American digital-advertising company, founded in 2012. AppLovin helps app developers reach new customers, chiefly by matching advertisers (usually games companies) with ad slots (usually in games on smartphones). A client pays for installations of its app; AppLovin's AI model targets the players likeliest to download a new game and bids for the relevant ad space through a digital auction. In 2024 this advertising business brought in more than 80% of the company's revenue of $5bn, according to JPMorgan Chase estimates.
AppLovin entered the S&P 500 on September 22nd 2025. Over the preceding three years its share price climbed more than 30-fold, the biggest rise of any company in the index—ahead of Nvidia in third place and Palantir, which held second until September 2025. At $200bn, AppLovin is worth more than Uber.
Whatever powers AppLovin's algorithm, it has proved potent: ad revenue tripled between 2022 and 2024. JPMorgan Chase estimates AppLovin is behind 40-45% of ads served to mobile games. More than 1bn people see its ads each day. In June 2025 AppLovin sold its game studio to focus on ads. The firm is lean, with just 1,500 staff.

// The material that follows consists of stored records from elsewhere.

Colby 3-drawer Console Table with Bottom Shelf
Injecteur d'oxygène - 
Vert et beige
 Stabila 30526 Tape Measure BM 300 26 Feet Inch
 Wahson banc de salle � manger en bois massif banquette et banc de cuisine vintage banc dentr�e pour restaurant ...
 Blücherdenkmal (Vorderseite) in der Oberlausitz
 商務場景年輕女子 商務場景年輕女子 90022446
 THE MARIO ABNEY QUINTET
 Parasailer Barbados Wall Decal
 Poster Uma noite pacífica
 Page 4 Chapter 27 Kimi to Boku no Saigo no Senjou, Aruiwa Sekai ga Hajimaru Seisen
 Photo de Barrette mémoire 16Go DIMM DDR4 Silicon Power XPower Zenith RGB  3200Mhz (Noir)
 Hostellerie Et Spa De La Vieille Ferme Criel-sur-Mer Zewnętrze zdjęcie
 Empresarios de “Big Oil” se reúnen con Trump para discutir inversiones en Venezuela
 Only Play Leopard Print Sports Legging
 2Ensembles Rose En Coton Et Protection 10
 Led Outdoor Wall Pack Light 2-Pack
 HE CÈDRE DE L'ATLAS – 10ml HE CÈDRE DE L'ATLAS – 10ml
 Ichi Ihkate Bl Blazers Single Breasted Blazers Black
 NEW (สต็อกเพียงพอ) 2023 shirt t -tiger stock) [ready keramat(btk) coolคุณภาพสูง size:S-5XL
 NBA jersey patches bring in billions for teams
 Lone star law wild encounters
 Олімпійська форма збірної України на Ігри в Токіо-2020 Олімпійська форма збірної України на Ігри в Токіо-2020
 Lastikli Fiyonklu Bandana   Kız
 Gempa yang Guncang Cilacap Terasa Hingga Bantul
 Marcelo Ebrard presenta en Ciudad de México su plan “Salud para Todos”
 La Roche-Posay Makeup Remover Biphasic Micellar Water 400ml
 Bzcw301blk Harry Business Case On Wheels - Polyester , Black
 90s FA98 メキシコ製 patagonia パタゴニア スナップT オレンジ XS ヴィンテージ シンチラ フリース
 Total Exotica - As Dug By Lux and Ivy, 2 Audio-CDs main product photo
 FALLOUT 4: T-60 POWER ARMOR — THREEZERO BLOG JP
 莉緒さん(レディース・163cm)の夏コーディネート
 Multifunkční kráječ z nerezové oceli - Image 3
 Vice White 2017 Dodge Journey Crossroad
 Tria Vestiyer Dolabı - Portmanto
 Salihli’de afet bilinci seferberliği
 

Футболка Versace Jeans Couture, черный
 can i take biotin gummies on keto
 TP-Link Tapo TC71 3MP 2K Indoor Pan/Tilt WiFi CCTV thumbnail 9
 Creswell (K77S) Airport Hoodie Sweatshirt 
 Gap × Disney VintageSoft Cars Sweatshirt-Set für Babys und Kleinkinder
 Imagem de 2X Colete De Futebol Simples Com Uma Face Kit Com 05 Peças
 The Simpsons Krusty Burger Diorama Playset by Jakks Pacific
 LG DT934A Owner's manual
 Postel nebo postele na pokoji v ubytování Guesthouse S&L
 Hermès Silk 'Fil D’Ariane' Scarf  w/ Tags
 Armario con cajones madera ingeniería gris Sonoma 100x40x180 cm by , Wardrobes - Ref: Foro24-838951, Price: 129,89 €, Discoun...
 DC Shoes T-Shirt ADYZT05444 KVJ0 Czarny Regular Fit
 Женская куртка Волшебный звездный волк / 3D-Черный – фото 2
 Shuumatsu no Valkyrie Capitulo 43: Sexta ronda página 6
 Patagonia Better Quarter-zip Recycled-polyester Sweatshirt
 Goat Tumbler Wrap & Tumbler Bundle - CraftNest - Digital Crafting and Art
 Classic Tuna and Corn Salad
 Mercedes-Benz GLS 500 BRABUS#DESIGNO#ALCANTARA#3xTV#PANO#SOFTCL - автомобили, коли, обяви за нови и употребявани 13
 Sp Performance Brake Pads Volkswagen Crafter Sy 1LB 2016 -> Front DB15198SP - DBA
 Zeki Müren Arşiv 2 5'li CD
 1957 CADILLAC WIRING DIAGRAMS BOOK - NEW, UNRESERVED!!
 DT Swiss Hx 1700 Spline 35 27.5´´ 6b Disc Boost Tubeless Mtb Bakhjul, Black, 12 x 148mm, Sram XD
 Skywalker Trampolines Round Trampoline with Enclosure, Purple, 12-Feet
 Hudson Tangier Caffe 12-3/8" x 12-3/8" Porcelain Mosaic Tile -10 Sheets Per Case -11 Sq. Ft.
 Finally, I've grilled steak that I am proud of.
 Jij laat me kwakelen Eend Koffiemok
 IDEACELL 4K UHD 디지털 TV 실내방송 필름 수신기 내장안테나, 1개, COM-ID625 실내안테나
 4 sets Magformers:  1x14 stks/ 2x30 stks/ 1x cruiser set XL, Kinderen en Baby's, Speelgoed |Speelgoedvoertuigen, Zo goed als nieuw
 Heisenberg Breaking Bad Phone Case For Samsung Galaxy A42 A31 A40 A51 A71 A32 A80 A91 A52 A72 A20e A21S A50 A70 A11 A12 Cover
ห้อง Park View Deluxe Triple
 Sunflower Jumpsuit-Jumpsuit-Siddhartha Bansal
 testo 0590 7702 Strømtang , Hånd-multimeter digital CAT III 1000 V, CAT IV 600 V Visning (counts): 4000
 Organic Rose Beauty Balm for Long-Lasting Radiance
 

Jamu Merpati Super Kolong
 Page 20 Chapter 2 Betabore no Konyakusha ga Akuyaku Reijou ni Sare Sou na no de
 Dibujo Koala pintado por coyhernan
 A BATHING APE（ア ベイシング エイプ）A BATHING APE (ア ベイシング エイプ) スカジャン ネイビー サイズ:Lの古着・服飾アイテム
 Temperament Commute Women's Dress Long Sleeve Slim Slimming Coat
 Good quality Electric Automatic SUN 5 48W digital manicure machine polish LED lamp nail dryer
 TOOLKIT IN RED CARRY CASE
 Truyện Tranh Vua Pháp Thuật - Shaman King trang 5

In February and March 2025 four short-sellers—Bear Cave, Culper Research, Fuzzy Panda and Muddy Waters—published reports criticising AppLovin, raising concerns from privacy to data practices that allegedly broke Alphabet's and Apple's app-store rules. In October 2025 Bloomberg reported that the Securities and Exchange Commission was probing the firm's data practices. Ben Edelman, an independent researcher, published a report claiming there was evidence AppLovin sometimes installed games on users' phones without full consent. AppLovin called the reports "littered with inaccuracies" and said the code Mr Edelman examined was "a test product" that had been shut down.
AppLovin has been running pilot programmes selling its ad-matching capabilities to retailers such as Wayfair and Dr Squatch, a soap-maker. Expanding beyond games would put it into more direct competition with Meta and Alphabet, which together account for about half of global digital-ad spending.